UK residential property has been the best performing asset class in the last 50 years according to the Barclays Capital Equity Guilt Study & ODPM housing statistics. These figures showed that in real terms (after inflation) £100 invested in a portfolio of shares in 1930 would have grown to a little over £363 by the end of 2004 compared with £767 if that same amount had been invested in residential property.There are a number of reasons why professional investment funds have stayed away from direct investment in residential property. Firstly, the whole area of private landlordism has been a real ‘political hot potato’ up until the last 10 years. Housing was seen by some members of the political classes as something not to be profited from, like the NHS. The very idea of private investors making money out of peoples need for housing was seen as morally wrong.Find more info on property javea the Most Reliable Place.

As a consequence the Labour Party for years had introduced a whole series of restrictive Rent Acts, which prevented landlords charging market rent as well as obtaining vacant possession. An investment in an asset that the investor was prevented from selling at its true market value (with vacant possession) was obviously not something the institutions wanted to get involved in.The other factor that put them off was the relative intensiveness of the management process. An investment fund can invest £5+ million in a single commercial building, with one tenant who remains for 25 years. A comparable sum invested in a residential property could involve having to buy and set up say 50 individual properties at £100,000 each. Then each of these properties & tenancies would have to be managed, all this is time consuming and expensive.As a result of this ambivalence to the sector, very little effort has been put into research that compares residential investment performance against other asset classes.

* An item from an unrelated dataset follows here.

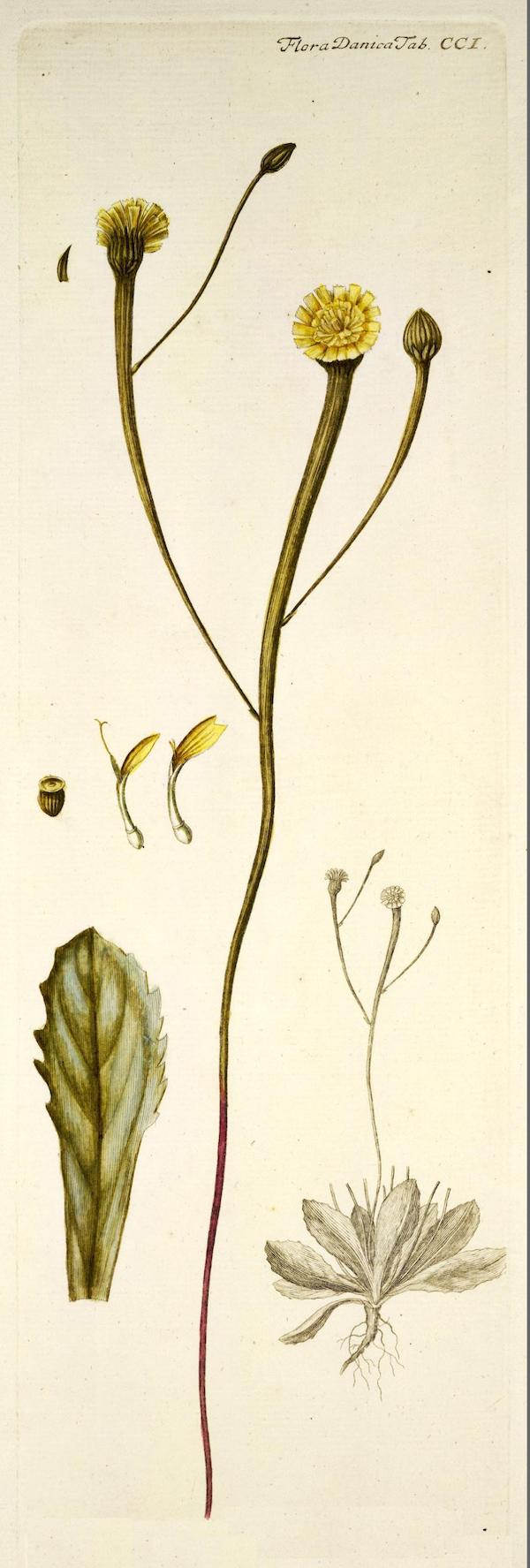 Lamb-succory (Arnoseris minima) 2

Further details on how investment in residential property compares against other investment classes can be found in the Landlords Bible.There are a number of reasons why it always good to have a range of investments. If you already have a large ‘buy-to-let’ portfolio of residential property without much of your assets invested elsewhere, you may wish to consider diversifying your investments. The classic phrase is ‘don’t carry all your eggs in one basket’. Investing is much the same. Whilst over the years I have always held most of my assets in residential property; I have also held a proportion in alternatives such as shares and deposit accounts. As an active investor I am always looking for new and innovative methods for diversifying my portfolio. The theory is that if one investment isn’t doing so well, as was the case for shares for a number of years. Then some of the other investments are doing a lot better. The result you hope is that overall your capital keeps on growing.